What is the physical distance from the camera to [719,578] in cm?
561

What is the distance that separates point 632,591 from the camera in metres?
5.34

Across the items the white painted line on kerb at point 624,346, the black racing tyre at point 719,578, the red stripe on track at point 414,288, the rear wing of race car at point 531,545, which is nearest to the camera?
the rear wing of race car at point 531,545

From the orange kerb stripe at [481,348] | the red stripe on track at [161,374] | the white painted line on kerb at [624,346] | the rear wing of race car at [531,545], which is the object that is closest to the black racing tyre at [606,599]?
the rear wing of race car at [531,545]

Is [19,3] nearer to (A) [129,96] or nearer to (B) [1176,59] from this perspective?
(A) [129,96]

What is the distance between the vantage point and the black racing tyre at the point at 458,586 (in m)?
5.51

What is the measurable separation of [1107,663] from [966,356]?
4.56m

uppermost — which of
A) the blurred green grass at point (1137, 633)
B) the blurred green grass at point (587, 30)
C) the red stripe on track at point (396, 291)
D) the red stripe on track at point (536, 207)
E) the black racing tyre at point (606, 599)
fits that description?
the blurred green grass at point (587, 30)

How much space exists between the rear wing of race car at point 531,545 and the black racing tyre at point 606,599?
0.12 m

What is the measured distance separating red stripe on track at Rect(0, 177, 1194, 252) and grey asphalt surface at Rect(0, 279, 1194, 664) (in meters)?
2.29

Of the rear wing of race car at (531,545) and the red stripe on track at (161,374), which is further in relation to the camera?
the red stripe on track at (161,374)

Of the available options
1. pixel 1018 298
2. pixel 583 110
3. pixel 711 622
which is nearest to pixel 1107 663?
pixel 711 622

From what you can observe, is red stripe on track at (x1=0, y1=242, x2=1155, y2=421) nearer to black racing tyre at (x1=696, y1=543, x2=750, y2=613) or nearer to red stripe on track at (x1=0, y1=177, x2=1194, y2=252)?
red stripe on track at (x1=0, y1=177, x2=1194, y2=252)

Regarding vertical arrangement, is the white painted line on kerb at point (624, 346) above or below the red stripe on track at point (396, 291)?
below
____________________
Task description | Rewrite all of the records above so that each occurrence of "racing tyre" becomes "racing tire", with every other word and mark left unchanged.

Finished exercise |
What is the physical distance from the camera to [719,578] in cm?
561

What is the distance that separates point 632,591 from the camera in metres?
5.34

Across the items the white painted line on kerb at point 624,346, the black racing tire at point 719,578, the red stripe on track at point 414,288, the rear wing of race car at point 531,545, which is nearest to the camera?
the rear wing of race car at point 531,545

From the orange kerb stripe at [481,348] | the red stripe on track at [161,374] | the white painted line on kerb at [624,346] | the rear wing of race car at [531,545], which is the object that is closest to the black racing tire at [606,599]?
the rear wing of race car at [531,545]

Is [19,3] nearer to (A) [129,96] or nearer to (B) [1176,59] from this perspective?
(A) [129,96]

What is the distance between the vantage point and the black racing tire at the point at 458,586 (in m)?
5.51

What is the measurable separation of [1107,663] from [966,356]?
4.56m

uppermost — which of
A) the blurred green grass at point (1137, 633)
B) the blurred green grass at point (587, 30)
C) the red stripe on track at point (396, 291)
D) the red stripe on track at point (536, 207)
E) the black racing tire at point (606, 599)
fits that description?
the blurred green grass at point (587, 30)

How much space exists between the rear wing of race car at point 531,545 and the black racing tire at point 606,599?
0.12 m

What is the measured distance separating red stripe on track at Rect(0, 177, 1194, 252) and grey asphalt surface at Rect(0, 279, 1194, 664) (in meters)?
2.29

Of the rear wing of race car at (531,545) and the red stripe on track at (161,374), which is further in relation to the camera?
the red stripe on track at (161,374)

Of the available options
1. pixel 1018 298
2. pixel 583 110
3. pixel 711 622
which is nearest to pixel 1107 663?
pixel 711 622

From what you can observe, is red stripe on track at (x1=0, y1=242, x2=1155, y2=421) nearer to black racing tire at (x1=696, y1=543, x2=750, y2=613) or nearer to red stripe on track at (x1=0, y1=177, x2=1194, y2=252)?
red stripe on track at (x1=0, y1=177, x2=1194, y2=252)

Regarding vertical arrangement, is the white painted line on kerb at point (624, 346) above or below the red stripe on track at point (396, 291)?
below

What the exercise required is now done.